— START OF Text block —
The solution of Equation (25) is as follows:

$$\begin{array}{l}x(t)={\displaystyle \frac{{\dot{x}}_0}{k\omega }}\sin (k\omega t)+x_0\cos (k\omega t)\\ y(t)={\displaystyle \frac{{\dot{y}}_0}{k\omega }}\sin (k\omega t)+y_0\cos (k\omega t)\\ z(t)={\displaystyle \frac{{\dot{z}}_0}{k\omega }}\sin (k\omega t)+z_0\cos (k\omega t)\end{array}$$

(26)

According to Equations (24) and (26), the control input can be calculated as follows:

$$\begin{array}{l}{u}_x=[-2\omega {\dot{y}}_0-{\omega }^2(3+k^2)x_0]\cos (k\omega t)+[2k{\omega }^2{y}_0-{\displaystyle \frac{\omega (3+k^2)}{k}}{\dot{x}}_0]\sin (k\omega t)\\ u_y=(2\omega {\dot{x}}_0-k^2{\omega }^2{y}_0)\cos (k\omega t)-(2k{\omega }^2{x}_0+k\omega {\dot{y}}_0)\sin (k\omega t)\\ u_z={\displaystyle \frac{(1-k^2)\omega }{k}}{\dot{z}}_0\sin (k\omega t)+(1-k^2){\omega }^2{z}_0\cos (k\omega t)\end{array}$$

(27)

According to Equation (27), if the fly-around period and initial relative states meet the following conditions:

$$k=\pm 1,\hspace{0.33em}\hspace{0.33em}{\dot{y}}_0=-2\omega x_0,\hspace{0.33em}\hspace{0.33em}{\dot{x}}_0={\displaystyle \frac{\omega }{2}}{y}_0$$

(28)

Then the fuel consumption required for fly-around is zero, and Equation (28) is the necessary condition for circular formation in circular reference orbit under natural conditions.

3.4. Planar Fly-Around Trajectory

According to the spacecraft’s relative dynamics, when neglecting the perturbations, the relative uncontrolled motion in the z-axis direction of the target’s orbital plane will not diverge. Therein, the relative motion in the orbital plane is focused. The above discussion focuses on the motion in the plane determined by the initial relative states, and the obtained conclusions can be transplanted to the motion in the orbital plane. Accordingly, only the relative states in the orbital plane need to be considered, and also the control input in this plane. The planar fly-around trajectory also includes ellipses with the target spacecraft as the center or focus.

A simulation of a planar fly-around ellipse with the target spacecraft as the center is conducted. The orbit parameters of the two spacecraft are also the same as the parameters in Section 3.1. The parameter in Equation (23) is designed as $\rho =3$. There is no active control in the z-axis direction. The simulation results are shown in Figure 11. Obviously, the fly-around trajectory is a projected ellipse, and there is a stable 3D configuration.

Particularly, when the target spacecraft is in a circular orbit, the circular fly-around configuration in the orbital plane centered on the target spacecraft is considered. Referring to Equation (24), the control input can be expressed as follows:

$$\left(\begin{array}{c}{u}_x\\ u_y\end{array}\right)={\omega }^2\left(\begin{array}{c}-3x\\ 0\end{array}\right)+\omega \left(\begin{array}{c}-2\dot{y}\\ 2\dot{x}\end{array}\right)-{(k\omega )}^2\left(\begin{array}{c}x\\ y\end{array}\right)$$

(29)
— END OF Text block —
— START OF Dataset rows —
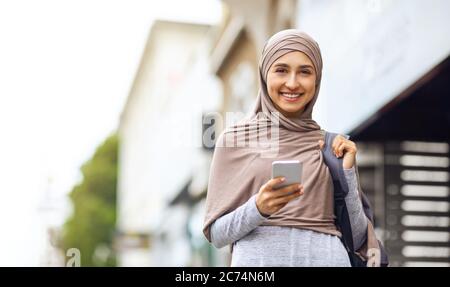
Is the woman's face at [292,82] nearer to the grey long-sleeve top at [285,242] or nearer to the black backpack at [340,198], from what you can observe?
the black backpack at [340,198]

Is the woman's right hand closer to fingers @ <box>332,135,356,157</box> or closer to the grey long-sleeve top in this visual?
the grey long-sleeve top

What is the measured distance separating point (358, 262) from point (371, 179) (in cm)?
720

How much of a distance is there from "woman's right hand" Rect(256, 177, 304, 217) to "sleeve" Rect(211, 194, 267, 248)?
0.03 meters

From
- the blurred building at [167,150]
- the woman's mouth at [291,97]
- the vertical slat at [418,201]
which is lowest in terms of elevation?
the woman's mouth at [291,97]

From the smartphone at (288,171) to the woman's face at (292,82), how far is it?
294mm

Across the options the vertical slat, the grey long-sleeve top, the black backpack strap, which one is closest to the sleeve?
the grey long-sleeve top

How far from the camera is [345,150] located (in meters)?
2.76

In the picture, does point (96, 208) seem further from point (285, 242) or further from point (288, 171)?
point (288, 171)

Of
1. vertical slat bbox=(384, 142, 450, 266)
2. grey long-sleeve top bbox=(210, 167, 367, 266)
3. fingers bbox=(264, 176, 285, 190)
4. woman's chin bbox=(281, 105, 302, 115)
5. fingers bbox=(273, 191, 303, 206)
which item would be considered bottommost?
grey long-sleeve top bbox=(210, 167, 367, 266)

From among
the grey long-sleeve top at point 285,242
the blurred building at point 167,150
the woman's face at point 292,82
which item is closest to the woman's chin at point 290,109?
the woman's face at point 292,82

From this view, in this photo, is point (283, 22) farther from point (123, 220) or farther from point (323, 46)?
point (123, 220)

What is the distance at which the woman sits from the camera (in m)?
2.74

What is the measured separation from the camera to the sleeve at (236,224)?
2.67 metres

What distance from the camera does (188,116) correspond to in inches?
853
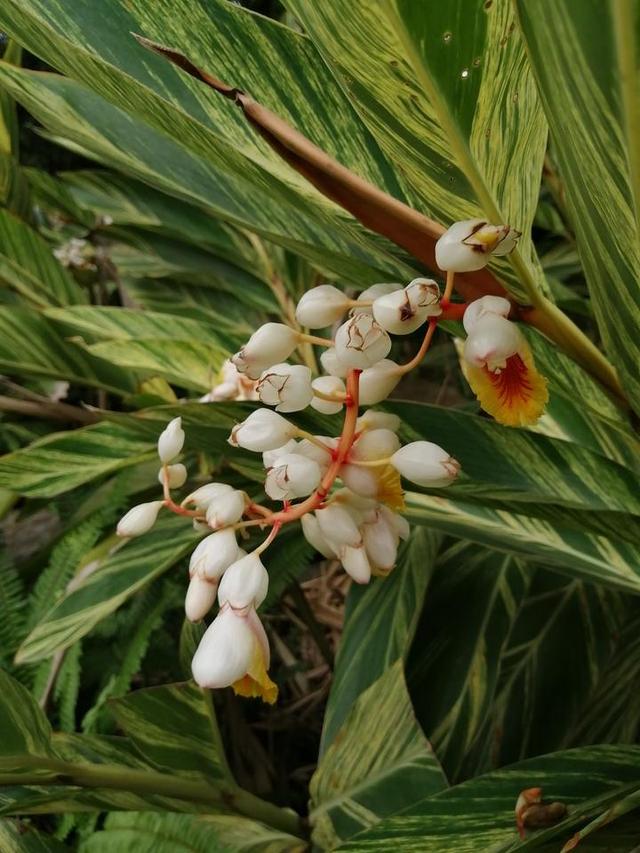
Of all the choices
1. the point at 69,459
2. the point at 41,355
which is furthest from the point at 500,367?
the point at 41,355

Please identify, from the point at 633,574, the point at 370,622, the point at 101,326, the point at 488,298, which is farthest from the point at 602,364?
the point at 101,326

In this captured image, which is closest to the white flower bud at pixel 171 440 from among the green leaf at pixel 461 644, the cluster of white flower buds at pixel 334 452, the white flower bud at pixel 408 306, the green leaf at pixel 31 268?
the cluster of white flower buds at pixel 334 452

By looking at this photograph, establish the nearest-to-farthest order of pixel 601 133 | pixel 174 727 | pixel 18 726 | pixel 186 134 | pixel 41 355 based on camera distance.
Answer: pixel 601 133 → pixel 186 134 → pixel 18 726 → pixel 174 727 → pixel 41 355

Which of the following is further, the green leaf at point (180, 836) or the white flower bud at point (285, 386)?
the green leaf at point (180, 836)

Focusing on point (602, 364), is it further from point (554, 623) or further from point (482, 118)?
point (554, 623)

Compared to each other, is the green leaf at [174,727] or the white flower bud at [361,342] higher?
the white flower bud at [361,342]

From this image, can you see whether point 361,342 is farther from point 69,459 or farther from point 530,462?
point 69,459

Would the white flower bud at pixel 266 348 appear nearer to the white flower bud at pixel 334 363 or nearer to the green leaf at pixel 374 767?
the white flower bud at pixel 334 363

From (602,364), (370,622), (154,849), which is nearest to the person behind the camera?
(602,364)
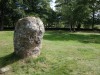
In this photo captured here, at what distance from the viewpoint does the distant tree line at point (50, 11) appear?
127ft

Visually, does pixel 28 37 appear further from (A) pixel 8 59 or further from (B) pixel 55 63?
(B) pixel 55 63

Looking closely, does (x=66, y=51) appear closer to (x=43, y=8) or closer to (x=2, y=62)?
(x=2, y=62)

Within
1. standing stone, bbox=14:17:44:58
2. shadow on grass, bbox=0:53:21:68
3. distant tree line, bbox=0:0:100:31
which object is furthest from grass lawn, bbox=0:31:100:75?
distant tree line, bbox=0:0:100:31

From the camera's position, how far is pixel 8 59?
1122cm

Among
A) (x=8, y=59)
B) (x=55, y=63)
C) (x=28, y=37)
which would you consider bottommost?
(x=55, y=63)

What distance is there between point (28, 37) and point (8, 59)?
1.53m

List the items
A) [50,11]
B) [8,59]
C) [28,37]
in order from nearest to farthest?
[28,37]
[8,59]
[50,11]

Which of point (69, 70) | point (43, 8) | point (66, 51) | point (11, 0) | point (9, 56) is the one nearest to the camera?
point (69, 70)

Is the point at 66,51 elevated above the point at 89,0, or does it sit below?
below

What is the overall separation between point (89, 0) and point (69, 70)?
72.8 feet

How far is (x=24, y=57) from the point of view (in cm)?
1100

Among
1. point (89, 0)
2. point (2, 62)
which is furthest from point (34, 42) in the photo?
point (89, 0)

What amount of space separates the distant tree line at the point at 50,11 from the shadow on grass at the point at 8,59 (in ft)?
70.2

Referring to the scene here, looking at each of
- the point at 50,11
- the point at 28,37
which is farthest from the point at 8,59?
the point at 50,11
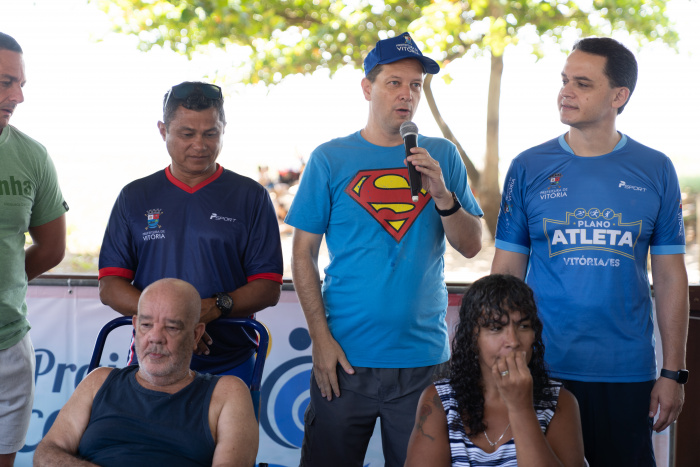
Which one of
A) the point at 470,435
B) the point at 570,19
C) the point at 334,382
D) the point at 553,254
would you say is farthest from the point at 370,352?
the point at 570,19

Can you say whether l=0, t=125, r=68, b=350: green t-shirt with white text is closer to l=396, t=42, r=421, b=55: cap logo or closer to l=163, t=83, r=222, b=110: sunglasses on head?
l=163, t=83, r=222, b=110: sunglasses on head

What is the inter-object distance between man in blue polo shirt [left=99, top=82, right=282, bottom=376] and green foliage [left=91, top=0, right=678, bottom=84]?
221 inches

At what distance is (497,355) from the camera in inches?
81.9

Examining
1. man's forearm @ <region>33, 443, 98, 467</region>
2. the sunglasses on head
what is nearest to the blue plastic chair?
man's forearm @ <region>33, 443, 98, 467</region>

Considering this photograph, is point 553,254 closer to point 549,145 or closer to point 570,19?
point 549,145

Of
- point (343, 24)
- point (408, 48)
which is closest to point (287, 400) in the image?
point (408, 48)

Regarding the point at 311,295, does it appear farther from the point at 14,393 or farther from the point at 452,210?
the point at 14,393

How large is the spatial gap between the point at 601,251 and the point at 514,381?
751 millimetres

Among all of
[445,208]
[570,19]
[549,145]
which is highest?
[570,19]

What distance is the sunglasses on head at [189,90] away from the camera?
2.70 metres

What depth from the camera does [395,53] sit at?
8.78 ft

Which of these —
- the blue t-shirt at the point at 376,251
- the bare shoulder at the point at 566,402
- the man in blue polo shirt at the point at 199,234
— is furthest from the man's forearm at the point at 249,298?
the bare shoulder at the point at 566,402

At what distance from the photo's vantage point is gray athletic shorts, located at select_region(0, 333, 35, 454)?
2848 millimetres

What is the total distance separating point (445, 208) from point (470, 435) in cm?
85
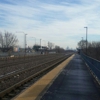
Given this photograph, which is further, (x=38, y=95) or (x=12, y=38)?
(x=12, y=38)

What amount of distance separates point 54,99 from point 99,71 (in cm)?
621

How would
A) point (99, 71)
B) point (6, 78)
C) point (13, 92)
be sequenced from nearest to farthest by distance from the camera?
point (13, 92) < point (99, 71) < point (6, 78)

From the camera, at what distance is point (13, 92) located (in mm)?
13672

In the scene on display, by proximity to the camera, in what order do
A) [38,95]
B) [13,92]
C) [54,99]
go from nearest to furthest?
[54,99]
[38,95]
[13,92]

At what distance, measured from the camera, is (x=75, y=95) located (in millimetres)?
11812

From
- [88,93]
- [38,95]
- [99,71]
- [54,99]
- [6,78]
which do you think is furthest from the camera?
[6,78]

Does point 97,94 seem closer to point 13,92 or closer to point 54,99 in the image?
point 54,99

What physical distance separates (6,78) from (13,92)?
5536 mm

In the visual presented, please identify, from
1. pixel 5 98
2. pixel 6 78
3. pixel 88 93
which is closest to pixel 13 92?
pixel 5 98

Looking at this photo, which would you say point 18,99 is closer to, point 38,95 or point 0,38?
point 38,95

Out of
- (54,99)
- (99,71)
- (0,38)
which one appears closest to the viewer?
(54,99)

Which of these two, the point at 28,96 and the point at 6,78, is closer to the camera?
the point at 28,96

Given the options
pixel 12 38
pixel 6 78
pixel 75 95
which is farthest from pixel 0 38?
pixel 75 95

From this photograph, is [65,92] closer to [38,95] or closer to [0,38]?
[38,95]
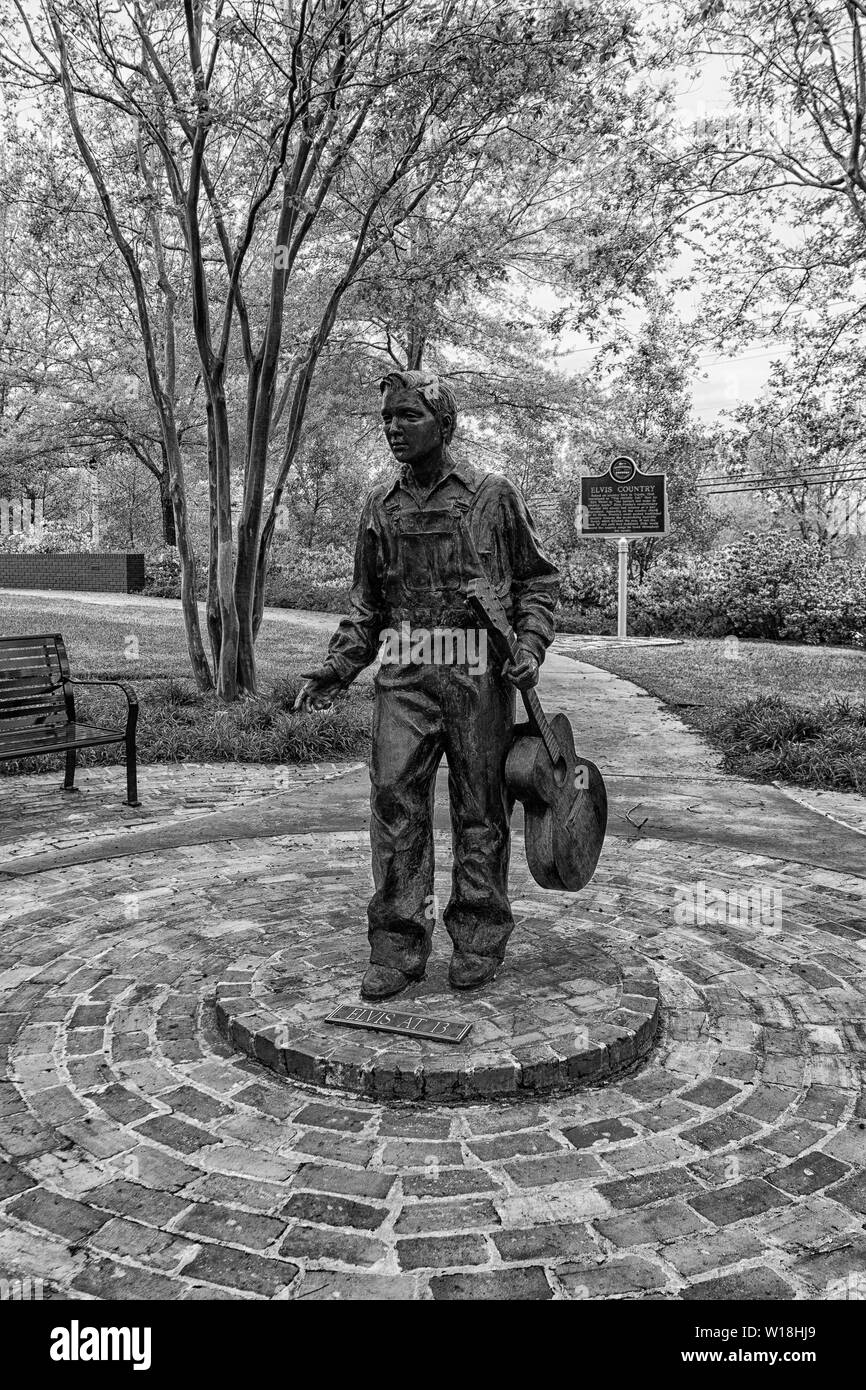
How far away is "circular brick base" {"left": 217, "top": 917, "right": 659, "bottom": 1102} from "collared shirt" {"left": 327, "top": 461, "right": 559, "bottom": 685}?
1126 millimetres

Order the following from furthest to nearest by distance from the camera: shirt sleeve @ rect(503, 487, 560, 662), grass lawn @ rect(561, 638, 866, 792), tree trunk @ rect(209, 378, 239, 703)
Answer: tree trunk @ rect(209, 378, 239, 703) → grass lawn @ rect(561, 638, 866, 792) → shirt sleeve @ rect(503, 487, 560, 662)

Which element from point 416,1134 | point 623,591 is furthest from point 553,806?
point 623,591

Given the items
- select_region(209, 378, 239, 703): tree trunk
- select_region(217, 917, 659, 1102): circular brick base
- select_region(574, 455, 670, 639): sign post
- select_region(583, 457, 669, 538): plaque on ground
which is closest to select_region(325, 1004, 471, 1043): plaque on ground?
select_region(217, 917, 659, 1102): circular brick base

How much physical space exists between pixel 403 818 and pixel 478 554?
97cm

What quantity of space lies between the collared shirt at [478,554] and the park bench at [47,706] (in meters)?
3.43

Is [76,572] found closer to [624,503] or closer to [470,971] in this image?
[624,503]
— END OF Dataset rows —
• **Objectives**
(a) Reproduce the passage on spacecraft fly-around trajectories from "According to the" up to and including "center or focus.".
(b) Resume the passage on spacecraft fly-around trajectories, beginning directly after its last line.

• **Response list**
(a)
According to the spacecraft’s relative dynamics, when neglecting the perturbations, the relative uncontrolled motion in the z-axis direction of the target’s orbital plane will not diverge. Therein, the relative motion in the orbital plane is focused. The above discussion focuses on the motion in the plane determined by the initial relative states, and the obtained conclusions can be transplanted to the motion in the orbital plane. Accordingly, only the relative states in the orbital plane need to be considered, and also the control input in this plane. The planar fly-around trajectory also includes ellipses with the target spacecraft as the center or focus.

(b)
where initial relative state constraints ${\dot{y}}_0=k\omega x_0$ and ${\dot{x}}_0=-k\omega y_0$ need to be satisfied. During a fly-around period, the fuel consumption $\Delta V_x$ in the x-axis direction is defined as follows:

$$\Delta V_x={\displaystyle {\int }_0^{\frac{2\pi }{\left|k\right|\omega }}\left|u_x\right|}dt$$

(30)

Referring to Equation (29), the total fuel consumption $\Delta V$ can be expressed as follows:

$$\begin{array}{ll}\Delta V& =\Delta V_x+\Delta V_y\\ & =4{\displaystyle \frac{\omega }{\left|k\right|}}r(k^2+2k+3+\left|k^2+2k\right|)\end{array}$$

(31)

According to Equation (31), the fuel consumption required in a fly-around period satisfies the following laws:

(a)

When the orbital angular velocity of the target and the fly-around speed are determined, that is, $\omega$ and $k$ are determined, the greater the fly-around radius, the greater the fuel consumption required to complete the fly-around;

(b)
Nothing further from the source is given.